[BEGIN Material provided]

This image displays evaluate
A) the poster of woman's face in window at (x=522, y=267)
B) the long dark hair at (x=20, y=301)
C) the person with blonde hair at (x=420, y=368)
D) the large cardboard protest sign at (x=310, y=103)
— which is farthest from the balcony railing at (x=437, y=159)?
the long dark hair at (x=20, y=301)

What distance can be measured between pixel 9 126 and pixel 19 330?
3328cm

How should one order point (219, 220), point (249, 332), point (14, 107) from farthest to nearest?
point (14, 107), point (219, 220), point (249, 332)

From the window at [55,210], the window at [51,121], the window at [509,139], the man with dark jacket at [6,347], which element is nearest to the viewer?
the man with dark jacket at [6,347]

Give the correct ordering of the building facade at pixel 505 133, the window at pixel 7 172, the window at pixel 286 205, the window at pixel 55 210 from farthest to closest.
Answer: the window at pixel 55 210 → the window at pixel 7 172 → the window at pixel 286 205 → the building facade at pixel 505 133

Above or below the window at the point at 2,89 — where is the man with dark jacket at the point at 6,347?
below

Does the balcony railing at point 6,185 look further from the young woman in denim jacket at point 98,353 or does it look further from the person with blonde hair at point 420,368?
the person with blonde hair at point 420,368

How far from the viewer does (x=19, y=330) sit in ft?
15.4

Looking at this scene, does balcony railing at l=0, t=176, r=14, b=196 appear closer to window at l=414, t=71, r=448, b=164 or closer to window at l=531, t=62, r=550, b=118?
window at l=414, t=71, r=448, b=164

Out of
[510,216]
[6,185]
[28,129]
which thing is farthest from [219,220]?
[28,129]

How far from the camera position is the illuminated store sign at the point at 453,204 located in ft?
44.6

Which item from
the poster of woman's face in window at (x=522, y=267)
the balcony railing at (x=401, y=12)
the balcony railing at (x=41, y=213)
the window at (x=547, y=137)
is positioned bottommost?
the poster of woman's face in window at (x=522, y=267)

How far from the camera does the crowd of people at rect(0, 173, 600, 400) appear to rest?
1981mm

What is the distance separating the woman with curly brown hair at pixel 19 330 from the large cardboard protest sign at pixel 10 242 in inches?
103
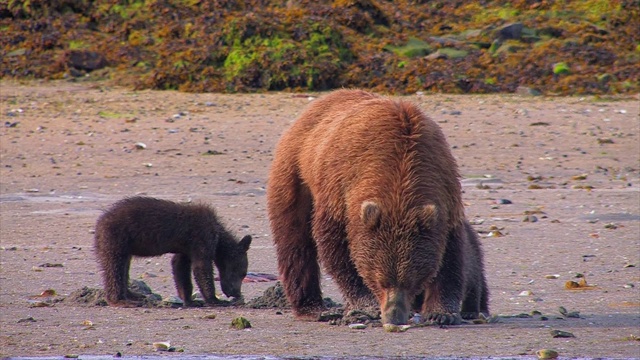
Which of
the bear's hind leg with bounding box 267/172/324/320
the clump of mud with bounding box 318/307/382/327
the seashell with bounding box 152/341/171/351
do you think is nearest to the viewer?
the seashell with bounding box 152/341/171/351

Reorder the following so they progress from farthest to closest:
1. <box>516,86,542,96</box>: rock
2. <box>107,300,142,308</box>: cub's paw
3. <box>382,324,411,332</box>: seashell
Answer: <box>516,86,542,96</box>: rock, <box>107,300,142,308</box>: cub's paw, <box>382,324,411,332</box>: seashell

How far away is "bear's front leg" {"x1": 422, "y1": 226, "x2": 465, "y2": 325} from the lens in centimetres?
747

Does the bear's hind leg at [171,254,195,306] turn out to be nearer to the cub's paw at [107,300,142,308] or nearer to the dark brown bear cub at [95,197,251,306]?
the dark brown bear cub at [95,197,251,306]

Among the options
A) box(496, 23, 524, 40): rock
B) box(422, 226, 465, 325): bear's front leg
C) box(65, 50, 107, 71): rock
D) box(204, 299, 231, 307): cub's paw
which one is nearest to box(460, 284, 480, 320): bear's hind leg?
box(422, 226, 465, 325): bear's front leg

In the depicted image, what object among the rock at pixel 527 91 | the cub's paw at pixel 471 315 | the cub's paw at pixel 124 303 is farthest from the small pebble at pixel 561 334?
the rock at pixel 527 91

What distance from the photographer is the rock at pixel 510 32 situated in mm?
21703

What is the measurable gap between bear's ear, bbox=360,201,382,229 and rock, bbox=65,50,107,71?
49.7ft

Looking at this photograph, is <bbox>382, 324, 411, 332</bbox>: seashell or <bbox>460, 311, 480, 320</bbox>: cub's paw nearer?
<bbox>382, 324, 411, 332</bbox>: seashell

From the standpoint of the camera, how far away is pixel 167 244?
909cm

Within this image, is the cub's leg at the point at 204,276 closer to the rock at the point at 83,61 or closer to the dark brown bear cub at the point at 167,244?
the dark brown bear cub at the point at 167,244

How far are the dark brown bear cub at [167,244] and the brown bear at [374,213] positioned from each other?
4.03ft

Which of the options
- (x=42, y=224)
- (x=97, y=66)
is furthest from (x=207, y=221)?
(x=97, y=66)

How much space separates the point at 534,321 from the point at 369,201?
1788mm

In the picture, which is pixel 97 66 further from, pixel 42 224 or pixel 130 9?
pixel 42 224
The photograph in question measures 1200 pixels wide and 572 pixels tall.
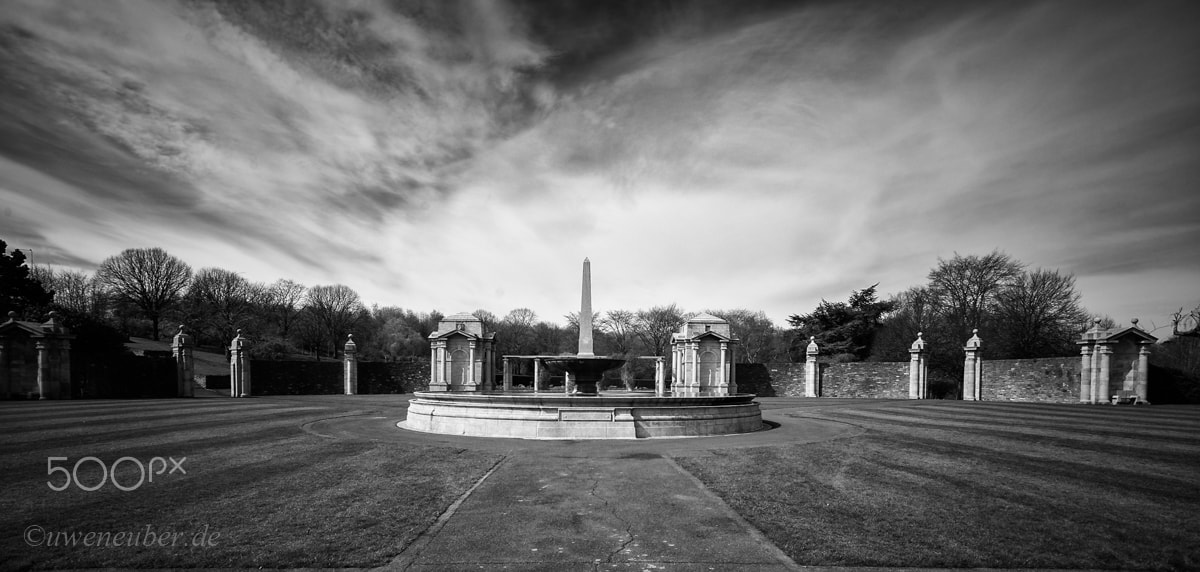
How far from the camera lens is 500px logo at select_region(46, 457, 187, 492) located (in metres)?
7.80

[END Material provided]

Could you rewrite the listing, replacing each "balcony railing" with "balcony rail" and changing nothing else, and leave the pictures out?

## Solution to this exercise
This image displays evaluate
A) the poster of woman's face in window at (x=522, y=267)
B) the long dark hair at (x=20, y=301)
C) the person with blonde hair at (x=420, y=368)
D) the large cardboard protest sign at (x=310, y=103)
— which is farthest from the balcony rail at (x=437, y=159)?
the long dark hair at (x=20, y=301)

What distance can be measured between pixel 9 126 and pixel 19 330?
3328cm

How should one order point (219, 220), point (249, 332), point (14, 107) from farthest to nearest?
point (14, 107), point (219, 220), point (249, 332)

From the window at [55,210], the window at [51,121], the window at [509,139], the man with dark jacket at [6,347], which element is nearest to the viewer?
the man with dark jacket at [6,347]

Give the correct ordering of the building facade at pixel 505 133, the window at pixel 7 172, the window at pixel 286 205, the window at pixel 55 210 from farthest to closest.
Answer: the window at pixel 55 210 → the window at pixel 7 172 → the window at pixel 286 205 → the building facade at pixel 505 133

Above or below the window at the point at 2,89 — where is the man with dark jacket at the point at 6,347?
below

Does the balcony rail at point 6,185 look further from the young woman in denim jacket at point 98,353 or does it look further from the person with blonde hair at point 420,368?
the person with blonde hair at point 420,368

How far from the viewer does (x=19, y=330) sit in ft?
15.4

Looking at this scene, does balcony rail at l=0, t=176, r=14, b=196 appear closer to window at l=414, t=71, r=448, b=164 or closer to window at l=531, t=62, r=550, b=118?
window at l=414, t=71, r=448, b=164

Out of
[510,216]
[6,185]
[28,129]
which thing is farthest from [219,220]?
[28,129]

How far from the camera position is the illuminated store sign at the point at 453,204 located in ft?
44.6

Which item from
the poster of woman's face in window at (x=522, y=267)
the balcony rail at (x=401, y=12)
the balcony rail at (x=41, y=213)
the window at (x=547, y=137)
is positioned bottommost?
the poster of woman's face in window at (x=522, y=267)

How far from the camera does the crowd of people at rect(0, 173, 600, 400) appear to rest?
1981mm

What is the distance separating the woman with curly brown hair at pixel 19 330 from the large cardboard protest sign at pixel 10 242 in inches?
103
Which of
the bear's hind leg with bounding box 267/172/324/320
the clump of mud with bounding box 318/307/382/327
the seashell with bounding box 152/341/171/351
do you think is nearest to the viewer?
the seashell with bounding box 152/341/171/351

Reorder the following so they progress from farthest to closest:
1. <box>516,86,542,96</box>: rock
2. <box>107,300,142,308</box>: cub's paw
3. <box>382,324,411,332</box>: seashell
Answer: <box>516,86,542,96</box>: rock, <box>107,300,142,308</box>: cub's paw, <box>382,324,411,332</box>: seashell

How far away is "bear's front leg" {"x1": 422, "y1": 226, "x2": 465, "y2": 325} from the lens in centimetres?
747

Does the bear's hind leg at [171,254,195,306] turn out to be nearer to the cub's paw at [107,300,142,308] or nearer to the dark brown bear cub at [95,197,251,306]?
the dark brown bear cub at [95,197,251,306]

Among the options
A) box(496, 23, 524, 40): rock
B) box(422, 226, 465, 325): bear's front leg
C) box(65, 50, 107, 71): rock
D) box(204, 299, 231, 307): cub's paw
which one is nearest to box(460, 284, 480, 320): bear's hind leg?
box(422, 226, 465, 325): bear's front leg

In the depicted image, what object among the rock at pixel 527 91 | the cub's paw at pixel 471 315 | the cub's paw at pixel 124 303 is farthest from the small pebble at pixel 561 334?
the rock at pixel 527 91

What distance from the photographer is the rock at pixel 510 32 situated in mm?
21703

What is the measurable gap between bear's ear, bbox=360,201,382,229 and rock, bbox=65,50,107,71?
49.7ft

Looking at this photograph, is <bbox>382, 324, 411, 332</bbox>: seashell or <bbox>460, 311, 480, 320</bbox>: cub's paw nearer?
<bbox>382, 324, 411, 332</bbox>: seashell

From the standpoint of the camera, how far away is pixel 167 244?
909cm

Within this image, is the cub's leg at the point at 204,276 closer to the rock at the point at 83,61 or closer to the dark brown bear cub at the point at 167,244?
the dark brown bear cub at the point at 167,244

How far are the dark brown bear cub at [167,244] and the brown bear at [374,213] positioned from each other?
4.03ft

Which of the options
- (x=42, y=224)
- (x=97, y=66)
is furthest from (x=207, y=221)?
(x=97, y=66)

How much space separates the point at 534,321 from the point at 369,201?
1788mm

In the picture, which is pixel 97 66 further from, pixel 42 224 or pixel 130 9?
pixel 42 224
The photograph in question measures 1200 pixels wide and 572 pixels tall.
How far from the camera lens is 500px logo at select_region(46, 457, 187, 492) located (in metres)?
7.80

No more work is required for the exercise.